#### [Tarea escrita]
¿Podrías extender el relato sobre la vida de Jorge Whitefield a partir de su última oración?

#### [Documento]
+ + + + +
La vida de Jorge Whitefield fue un milagro. Nació en una taberna de bebidas alcohólicas. Antes de cumplir tres años, su padre falleció. Su madre se casó nuevamente, pero a Jorge se le permitió continuar sus estudios en la escuela. En la pensión de su madre él hacía la limpieza de los cuartos, lavaba la ropa y vendía bebidas en el bar. Por extraño que parezca, a pesar de no ser aún salvo, Jorge se interesaba grandemente en la lectura de las Escrituras, leyendo la Biblia hasta altas horas de la noche y preparando sermones. 

En la escuela se lo conocía como orador. Su elocuencia era natural y espontánea, un don
extraordinario de Dios que poseía sin siquiera saberlo.

Se costeó sus propios estudios en Pembroke College, Oxford, sirviendo como mesero en un hotel.

Después de estar algún tiempo en Oxford, se unió al grupo de estudiantes a que pertenecían Juan y Carlos Wesley. Pasó mucho tiempo, como los demás de ese grupo, ayunando y esforzándose en mortificar la carne, a fin de alcanzar la salvación, sin comprender que “la verdadera religión es la unión del alma con Dios y la formación de Cristo en nosotros”.

Acerca de su salvación escribió poco antes de su muerte: “Sé el lugar donde… Siempre que voy a Oxford, me siento impelido a ir primero a ese lugar donde Jesús se me reveló por primera vez, y me concedió mi nuevo nacimiento.”

Con la salud quebrantada, quizás por el exceso de estudio, Jorge volvió a su casa para recuperarla.

Resuelto a no caer en el indiferentismo, estableció una clase bíblica para jóvenes que como él, deseaban orar y crecer en la gracia de Dios. Diariamente visitaban a los enfermos y a los pobres, y, frecuentemente, a los presos en las cárceles, para orar con ellos y prestarles cualquier servicio manual que pudiesen.
+ + + + +
Ítems guardados:
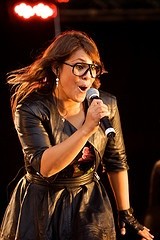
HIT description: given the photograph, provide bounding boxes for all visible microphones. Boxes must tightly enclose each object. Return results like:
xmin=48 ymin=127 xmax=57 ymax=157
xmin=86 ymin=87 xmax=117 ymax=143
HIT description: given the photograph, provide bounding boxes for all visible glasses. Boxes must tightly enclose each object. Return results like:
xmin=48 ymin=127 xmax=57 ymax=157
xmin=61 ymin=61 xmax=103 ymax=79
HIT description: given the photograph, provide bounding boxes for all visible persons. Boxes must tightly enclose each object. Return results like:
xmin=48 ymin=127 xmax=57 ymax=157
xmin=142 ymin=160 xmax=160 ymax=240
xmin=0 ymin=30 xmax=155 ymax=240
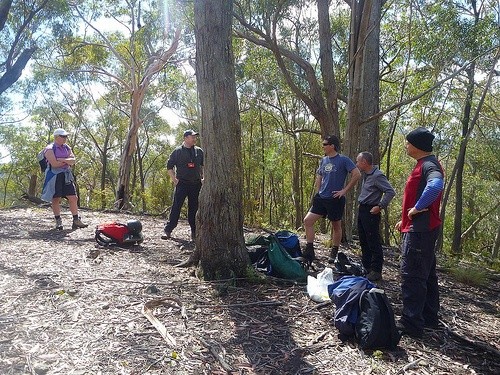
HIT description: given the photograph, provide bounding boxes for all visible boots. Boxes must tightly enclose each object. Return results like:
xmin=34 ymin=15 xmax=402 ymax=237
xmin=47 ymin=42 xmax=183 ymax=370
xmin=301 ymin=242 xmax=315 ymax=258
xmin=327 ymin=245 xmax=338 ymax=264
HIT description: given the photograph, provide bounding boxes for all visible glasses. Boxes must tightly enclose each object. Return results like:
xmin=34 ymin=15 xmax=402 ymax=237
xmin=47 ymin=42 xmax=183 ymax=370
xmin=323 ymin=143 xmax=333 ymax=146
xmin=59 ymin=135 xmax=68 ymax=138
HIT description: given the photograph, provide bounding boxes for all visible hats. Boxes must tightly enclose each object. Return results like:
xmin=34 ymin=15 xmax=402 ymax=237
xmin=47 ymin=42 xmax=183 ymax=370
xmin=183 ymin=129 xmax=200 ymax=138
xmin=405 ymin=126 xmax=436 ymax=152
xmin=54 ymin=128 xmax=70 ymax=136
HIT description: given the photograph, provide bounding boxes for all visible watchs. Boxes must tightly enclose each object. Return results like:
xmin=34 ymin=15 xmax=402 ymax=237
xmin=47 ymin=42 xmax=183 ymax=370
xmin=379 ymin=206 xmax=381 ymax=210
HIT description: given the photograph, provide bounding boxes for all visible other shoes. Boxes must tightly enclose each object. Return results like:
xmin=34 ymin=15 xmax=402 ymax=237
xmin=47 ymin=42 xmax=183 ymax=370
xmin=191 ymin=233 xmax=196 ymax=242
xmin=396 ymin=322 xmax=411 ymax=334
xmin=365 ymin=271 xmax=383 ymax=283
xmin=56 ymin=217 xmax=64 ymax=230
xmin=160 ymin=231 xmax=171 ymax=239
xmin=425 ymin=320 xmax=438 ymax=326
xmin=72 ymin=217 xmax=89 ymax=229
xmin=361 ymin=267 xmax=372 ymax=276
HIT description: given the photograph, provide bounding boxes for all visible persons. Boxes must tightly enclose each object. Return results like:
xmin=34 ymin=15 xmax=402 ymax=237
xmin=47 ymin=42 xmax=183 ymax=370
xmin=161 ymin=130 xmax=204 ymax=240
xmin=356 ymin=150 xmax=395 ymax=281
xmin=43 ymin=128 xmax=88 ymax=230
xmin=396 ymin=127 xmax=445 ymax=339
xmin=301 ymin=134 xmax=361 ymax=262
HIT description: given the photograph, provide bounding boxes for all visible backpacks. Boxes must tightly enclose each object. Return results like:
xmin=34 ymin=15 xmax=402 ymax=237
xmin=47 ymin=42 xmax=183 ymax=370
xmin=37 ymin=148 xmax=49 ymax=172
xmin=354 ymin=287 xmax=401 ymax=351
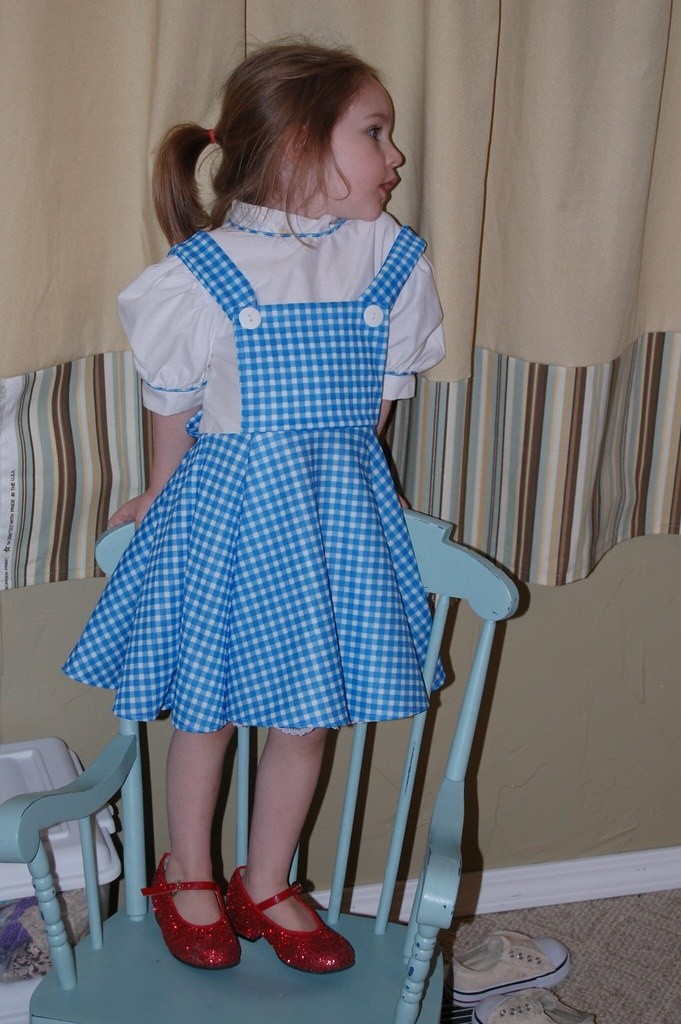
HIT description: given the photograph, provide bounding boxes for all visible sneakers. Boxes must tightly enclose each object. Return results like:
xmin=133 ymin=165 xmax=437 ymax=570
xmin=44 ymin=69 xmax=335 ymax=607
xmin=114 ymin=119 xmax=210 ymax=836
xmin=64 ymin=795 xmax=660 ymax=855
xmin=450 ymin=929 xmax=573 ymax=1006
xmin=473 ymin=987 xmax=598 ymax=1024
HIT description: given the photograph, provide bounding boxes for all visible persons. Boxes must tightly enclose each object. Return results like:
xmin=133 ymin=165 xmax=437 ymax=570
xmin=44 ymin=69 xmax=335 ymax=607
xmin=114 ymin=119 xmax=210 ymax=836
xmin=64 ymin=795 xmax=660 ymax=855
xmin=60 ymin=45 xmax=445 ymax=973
+ + + + +
#### [Respuesta]
Jorge tenía en el corazón un plan que consistía en preparar cien sermones y presentarse para ser destinado al ministerio. Sin embargo, era tanto su celo que cuando apenas había preparado un solo sermón, ya la iglesia insistía en ordenarlo, teniendo él apenas veintiún años, a pesar de existir un reglamento que prohibía aceptar a ninguna persona menor de 23 años para tal cargo.

El día anterior a su separación para el ministerio lo pasó en ayuno y oración. Acerca de ese hecho, él escribió: 

“En la tarde me retiré a un lugar alto cerca de la ciudad, donde oré con insistencia durante dos horas pidiendo por mí y también por aquellos que iban a ser separados junto conmigo. El domingo me levanté de madrugada y oré sobre el asunto de la epístola de Pablo a Timoteo, especialmente sobre el precepto: “Ninguno tenga en poco tu juventud.” Cuando el presbítero me impuso las manos, si mi vil corazón no me engaña, ofrecí todo mi espíritu, alma y cuerpo para el servicio del santuario de Dios…

Puedo testificar ante los cielos y la tierra, que me di a mí mismo, cuando el presbítero me impuso las manos, para ser un mártir por Aquel que fue clavado en la cruz en mi lugar.”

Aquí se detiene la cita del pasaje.